Kevorkian was freed in June 2007 after serving eight years of a 10- to 25-year sentence. His lawyers said he suffered from hepatitis C, diabetes and other problems, and he promised in affidavits that he would not assist in any more suicides if released.

Tina Allerellie became a fierce critic after her 34-year-old sister, Karen Shoffstall, turned to Kevorkian in 1997. She said Shoffstall, who suffered from multiple sclerosis, was struggling with depression and fear but could have lived for years longer.

Kevorkian's intent "has always been to gain notoriety," Allerellie said in 2007.

In 2008, Kevorkian ran for Congress as an independent, receiving just 2.7 percent of the vote in the suburban Detroit district. He said his experience showed the party system was "corrupt" and "has to be completely overhauled."

Born in 1928, in the Detroit suburb of Pontiac, Kevorkian graduated from the University of Michigan's medical school in 1952 and went into pathology.

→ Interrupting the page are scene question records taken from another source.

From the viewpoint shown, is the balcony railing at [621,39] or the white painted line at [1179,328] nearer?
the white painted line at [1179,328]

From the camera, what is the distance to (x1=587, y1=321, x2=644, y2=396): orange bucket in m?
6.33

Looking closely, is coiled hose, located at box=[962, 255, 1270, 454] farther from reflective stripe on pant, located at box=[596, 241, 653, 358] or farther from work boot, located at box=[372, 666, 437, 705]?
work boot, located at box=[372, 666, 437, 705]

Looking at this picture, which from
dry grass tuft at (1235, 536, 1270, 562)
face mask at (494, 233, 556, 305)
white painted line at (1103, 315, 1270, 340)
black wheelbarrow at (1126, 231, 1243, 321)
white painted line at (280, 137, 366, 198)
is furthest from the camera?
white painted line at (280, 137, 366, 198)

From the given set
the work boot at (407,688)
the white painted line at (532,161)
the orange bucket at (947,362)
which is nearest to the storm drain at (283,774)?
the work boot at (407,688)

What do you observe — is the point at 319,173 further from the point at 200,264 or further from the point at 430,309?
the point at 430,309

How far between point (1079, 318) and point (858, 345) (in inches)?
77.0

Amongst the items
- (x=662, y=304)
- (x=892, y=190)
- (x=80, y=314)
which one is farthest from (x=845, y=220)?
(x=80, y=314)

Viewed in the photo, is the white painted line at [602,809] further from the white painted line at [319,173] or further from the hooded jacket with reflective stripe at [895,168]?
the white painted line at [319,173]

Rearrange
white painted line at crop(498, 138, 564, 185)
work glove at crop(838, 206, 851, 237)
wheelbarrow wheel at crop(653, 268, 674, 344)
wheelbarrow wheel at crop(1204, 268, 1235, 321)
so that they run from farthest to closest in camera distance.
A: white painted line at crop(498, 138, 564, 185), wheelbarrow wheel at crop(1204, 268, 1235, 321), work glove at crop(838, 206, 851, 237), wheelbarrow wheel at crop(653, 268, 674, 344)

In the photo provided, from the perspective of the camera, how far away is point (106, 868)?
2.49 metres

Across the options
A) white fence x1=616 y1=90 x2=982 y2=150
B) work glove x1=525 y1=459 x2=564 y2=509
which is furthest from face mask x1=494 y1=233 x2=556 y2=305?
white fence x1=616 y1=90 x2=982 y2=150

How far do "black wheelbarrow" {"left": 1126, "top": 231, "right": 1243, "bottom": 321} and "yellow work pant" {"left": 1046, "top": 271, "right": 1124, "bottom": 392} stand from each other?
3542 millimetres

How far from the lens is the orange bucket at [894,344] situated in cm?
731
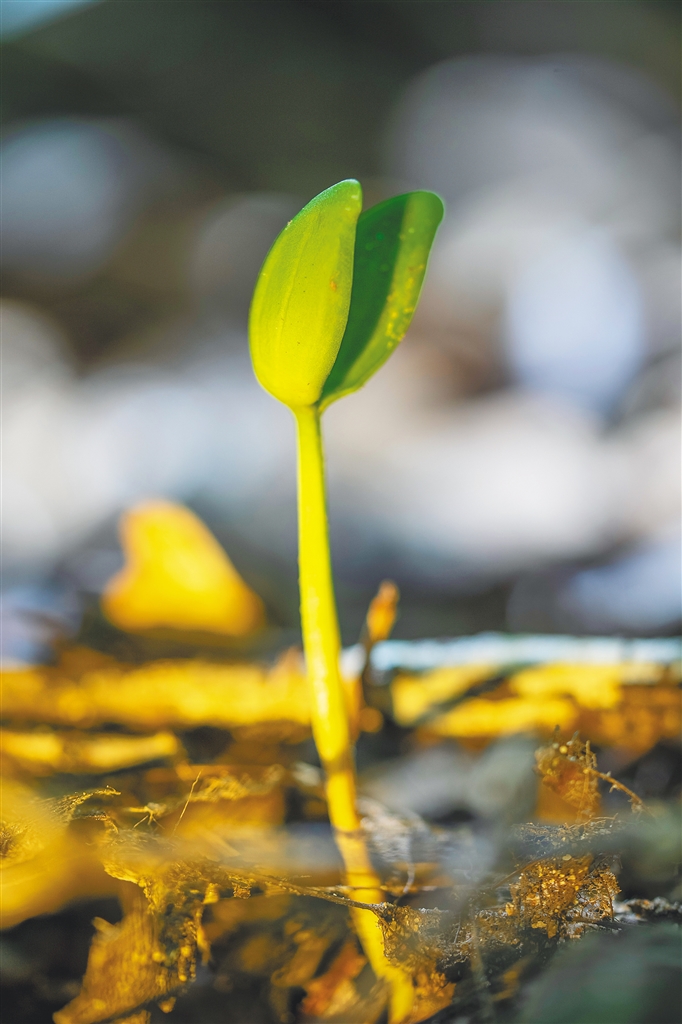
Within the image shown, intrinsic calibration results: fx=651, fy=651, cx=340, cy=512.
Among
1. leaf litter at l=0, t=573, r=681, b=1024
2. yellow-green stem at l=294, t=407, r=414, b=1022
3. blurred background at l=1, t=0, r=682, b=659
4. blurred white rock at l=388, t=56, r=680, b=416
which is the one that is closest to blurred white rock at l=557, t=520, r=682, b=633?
blurred background at l=1, t=0, r=682, b=659

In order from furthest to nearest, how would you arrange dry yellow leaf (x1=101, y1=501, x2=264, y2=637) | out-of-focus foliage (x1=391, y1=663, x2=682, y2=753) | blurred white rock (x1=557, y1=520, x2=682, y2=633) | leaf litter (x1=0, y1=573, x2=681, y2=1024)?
blurred white rock (x1=557, y1=520, x2=682, y2=633) < dry yellow leaf (x1=101, y1=501, x2=264, y2=637) < out-of-focus foliage (x1=391, y1=663, x2=682, y2=753) < leaf litter (x1=0, y1=573, x2=681, y2=1024)

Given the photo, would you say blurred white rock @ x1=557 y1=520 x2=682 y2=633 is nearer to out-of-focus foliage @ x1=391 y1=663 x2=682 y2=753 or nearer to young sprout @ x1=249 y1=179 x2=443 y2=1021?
out-of-focus foliage @ x1=391 y1=663 x2=682 y2=753

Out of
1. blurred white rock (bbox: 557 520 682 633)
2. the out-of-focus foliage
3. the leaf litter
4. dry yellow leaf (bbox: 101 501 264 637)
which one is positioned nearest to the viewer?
the leaf litter

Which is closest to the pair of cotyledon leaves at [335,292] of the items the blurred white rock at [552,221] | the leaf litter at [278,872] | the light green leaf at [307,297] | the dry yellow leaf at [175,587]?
the light green leaf at [307,297]

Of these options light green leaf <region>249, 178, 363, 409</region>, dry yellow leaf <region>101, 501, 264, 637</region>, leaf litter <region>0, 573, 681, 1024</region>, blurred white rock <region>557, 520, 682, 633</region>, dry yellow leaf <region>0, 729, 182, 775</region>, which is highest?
light green leaf <region>249, 178, 363, 409</region>

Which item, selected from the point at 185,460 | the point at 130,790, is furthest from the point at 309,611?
the point at 185,460

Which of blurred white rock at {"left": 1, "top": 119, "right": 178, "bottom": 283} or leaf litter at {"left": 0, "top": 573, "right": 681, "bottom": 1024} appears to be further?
blurred white rock at {"left": 1, "top": 119, "right": 178, "bottom": 283}

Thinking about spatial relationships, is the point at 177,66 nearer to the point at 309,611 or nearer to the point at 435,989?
the point at 309,611

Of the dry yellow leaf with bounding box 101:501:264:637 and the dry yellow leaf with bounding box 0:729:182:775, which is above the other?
the dry yellow leaf with bounding box 101:501:264:637
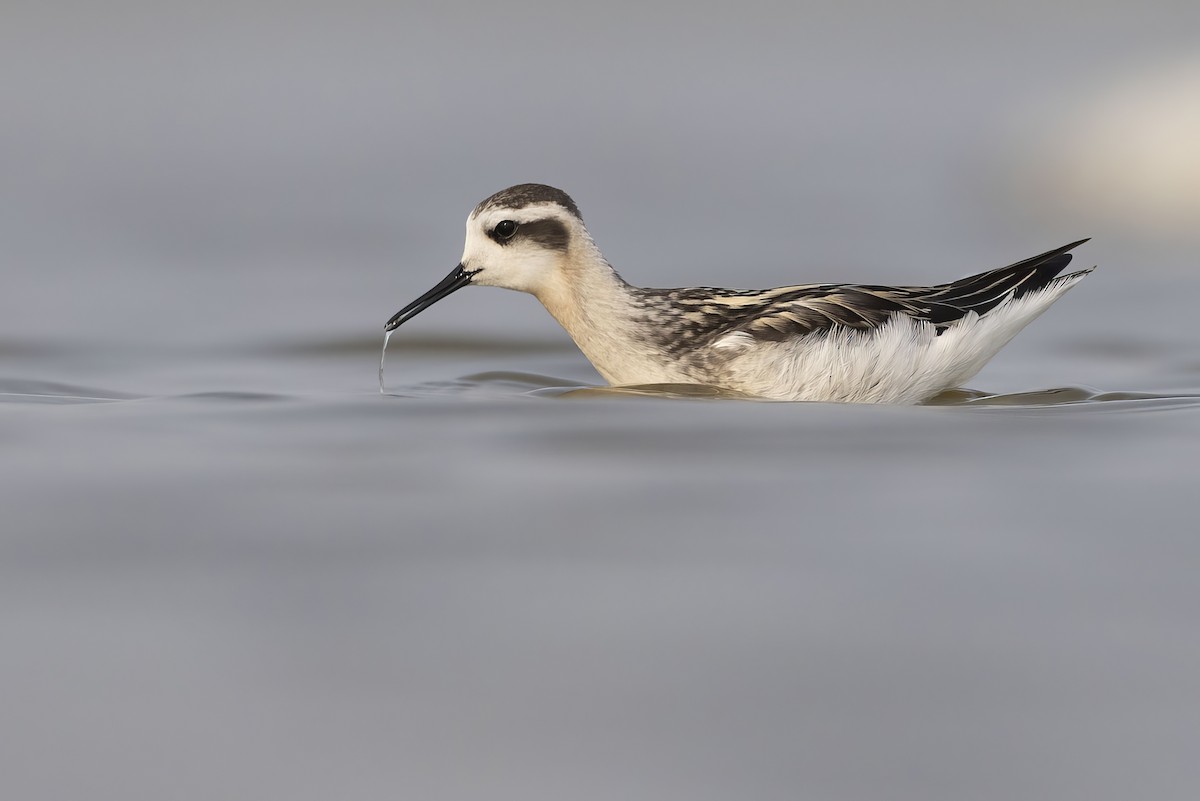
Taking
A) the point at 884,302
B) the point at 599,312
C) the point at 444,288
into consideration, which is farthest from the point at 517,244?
the point at 884,302

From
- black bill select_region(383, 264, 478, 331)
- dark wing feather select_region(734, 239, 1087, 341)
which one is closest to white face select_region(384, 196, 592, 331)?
black bill select_region(383, 264, 478, 331)

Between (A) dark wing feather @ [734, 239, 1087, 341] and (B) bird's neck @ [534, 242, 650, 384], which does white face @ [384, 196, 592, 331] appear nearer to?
(B) bird's neck @ [534, 242, 650, 384]

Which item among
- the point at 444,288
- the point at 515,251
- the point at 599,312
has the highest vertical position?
the point at 515,251

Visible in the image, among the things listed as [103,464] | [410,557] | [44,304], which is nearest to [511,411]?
[103,464]

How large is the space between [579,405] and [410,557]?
2.51 m

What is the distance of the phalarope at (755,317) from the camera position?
26.0 ft

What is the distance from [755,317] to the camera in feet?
26.5

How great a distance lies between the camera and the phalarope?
7.94 meters

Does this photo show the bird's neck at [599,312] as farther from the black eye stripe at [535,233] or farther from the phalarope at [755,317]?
the black eye stripe at [535,233]

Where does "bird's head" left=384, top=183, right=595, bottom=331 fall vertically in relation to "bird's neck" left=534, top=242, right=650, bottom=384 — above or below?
above

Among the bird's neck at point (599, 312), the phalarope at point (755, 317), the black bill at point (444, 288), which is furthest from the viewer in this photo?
the black bill at point (444, 288)

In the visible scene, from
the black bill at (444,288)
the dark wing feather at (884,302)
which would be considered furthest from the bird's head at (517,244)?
the dark wing feather at (884,302)

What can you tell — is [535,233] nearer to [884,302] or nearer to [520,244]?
[520,244]

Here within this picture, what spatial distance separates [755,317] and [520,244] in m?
1.30
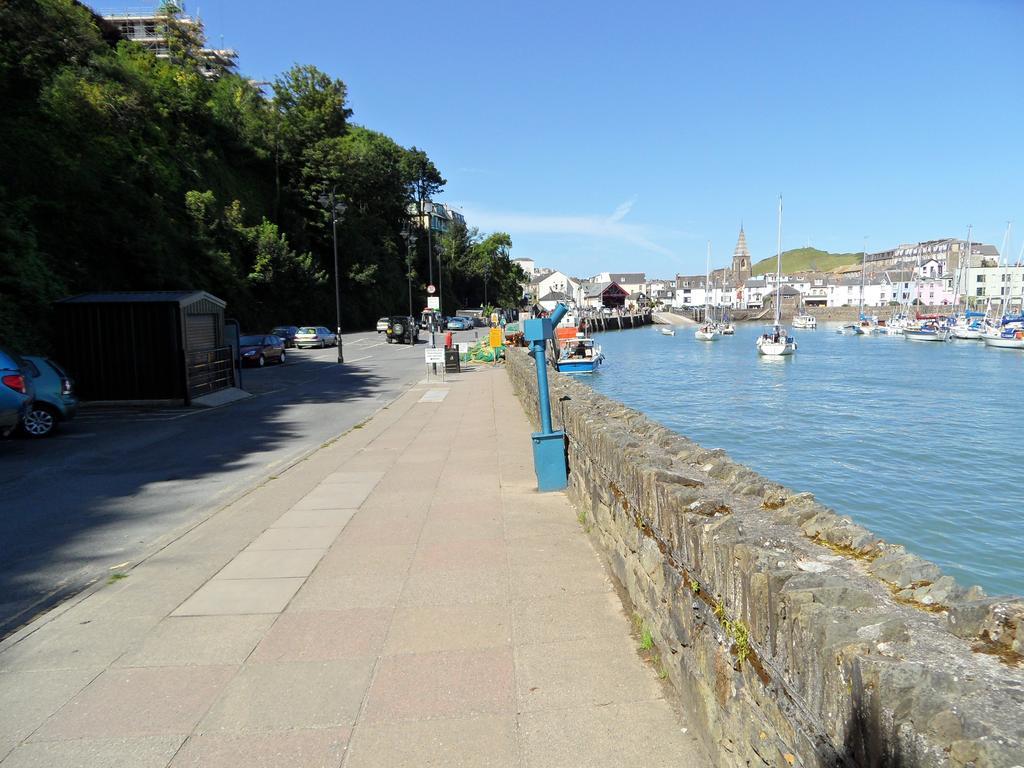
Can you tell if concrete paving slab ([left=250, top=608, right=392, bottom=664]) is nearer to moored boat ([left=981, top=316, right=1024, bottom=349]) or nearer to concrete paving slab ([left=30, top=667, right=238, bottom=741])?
concrete paving slab ([left=30, top=667, right=238, bottom=741])

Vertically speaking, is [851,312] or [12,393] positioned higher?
[851,312]

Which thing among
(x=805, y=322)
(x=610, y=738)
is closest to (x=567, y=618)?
(x=610, y=738)

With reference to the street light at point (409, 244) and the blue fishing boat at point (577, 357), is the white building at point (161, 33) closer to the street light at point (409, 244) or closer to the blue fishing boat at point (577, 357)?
the street light at point (409, 244)

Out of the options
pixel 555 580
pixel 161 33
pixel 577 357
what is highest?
pixel 161 33

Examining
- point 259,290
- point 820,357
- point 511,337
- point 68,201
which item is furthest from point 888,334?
point 68,201

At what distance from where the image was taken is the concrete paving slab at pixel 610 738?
3.35 metres

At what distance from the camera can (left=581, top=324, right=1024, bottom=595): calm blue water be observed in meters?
13.4

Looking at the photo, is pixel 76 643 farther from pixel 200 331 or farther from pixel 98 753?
pixel 200 331

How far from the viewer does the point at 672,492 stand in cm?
396

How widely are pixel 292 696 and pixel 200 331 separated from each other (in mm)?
17663

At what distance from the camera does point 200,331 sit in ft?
64.8

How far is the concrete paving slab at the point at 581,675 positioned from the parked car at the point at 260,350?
97.0ft

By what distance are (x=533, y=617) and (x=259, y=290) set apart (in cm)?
5228

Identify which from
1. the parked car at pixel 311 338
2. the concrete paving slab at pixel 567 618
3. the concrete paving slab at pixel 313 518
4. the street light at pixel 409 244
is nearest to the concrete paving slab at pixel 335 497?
the concrete paving slab at pixel 313 518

He said he first became interested in euthanasia during his internship year when he watched a middle-aged woman die of cancer. She was so emaciated, her sagging, discolored skin "covered her bones like a cheap, wrinkled frock," Kevorkian wrote.

On June 4, 1990, he drove his van to a secluded park north of Detroit. After the Alzheimer's patient, 54-year-old Janet Adkins of Portland, Ore., met him there, he inserted a needle into her arm. When she was ready, she flipped the switch that released a flow of lethal drugs.

He later switched from his device to canisters of carbon monoxide, again insisting patients take the final step by removing a clamp that released the deadly gas to a face mask.

Kevorkian's life story became the subject of the 2010 HBO movie, "You Don't Know Jack," which earned actor Al Pacino Emmy and Golden Globe Awards for his portrayal of Kevorkian. Pacino paid tribute to Kevorkian during his Emmy acceptance speech and recognized the world-famous former doctor, who sat smiling in the audience.

Pacino said during the speech that it was a pleasure to "try to portray someone as brilliant and interesting and unique" as Kevorkian and a "pleasure to know him."

Kevorkian himself said he liked the movie and enjoyed the attention it generated. But he doubted it would inspire much action by a new generation of assisted-suicide advocates.

"You'll hear people say, 'Well, it's in the news again, it's time for discussing this further.' No, it isn't. It's been discussed to death," he told The Associated Press. "There's nothing new to say about it. It's a legitimate, ethical medical practice as it was in ancient Rome and Greece."

Kevorkian's fame also made him fodder for late-night comedians' monologues and sitcoms. His name became cultural shorthand for jokes about hastening the end of life.

Even admirers couldn't resist. Adam Mazer, the Emmy-winning writer for "You Don't Know Jack," got off one of the best lines of the 2010 Emmy telecast.

"I'm grateful you're my friend," Mazer said, looking out at Kevorkian. "I'm even more grateful you're not my physician."

When asked in 2010 how his own epitaph should read, Kevorkian said it should reflect what he believes to be his "real virtue.

"I am quite honest. I have trouble lying. I don't like people who lie."

Fieger believes Kevorkian would have taken advantage of the option he offered to others, had it been available.

"If he had enough strength to do something about it, he would have," Fieger said Friday. "Had he been able to go home, Jack Kevorkian probably would not have allowed himself to go back to the hospital." —

Assisted suicide

In the United States, only Oregon, Washington state and Montana permit physician-assisted suicide. Oregon and Washington passed laws, and Montana's Supreme Court determined that assisted suicide is a medical treatment.

Worldwide, only the Netherlands, Belgium and Luxembourg permit euthanasia and assisted suicide. If a third party performs the last act that causes a patient's death, such as a lethal injection, euthanasia has occurred. If the person who dies performs the last act, the death is considered an assisted suicide.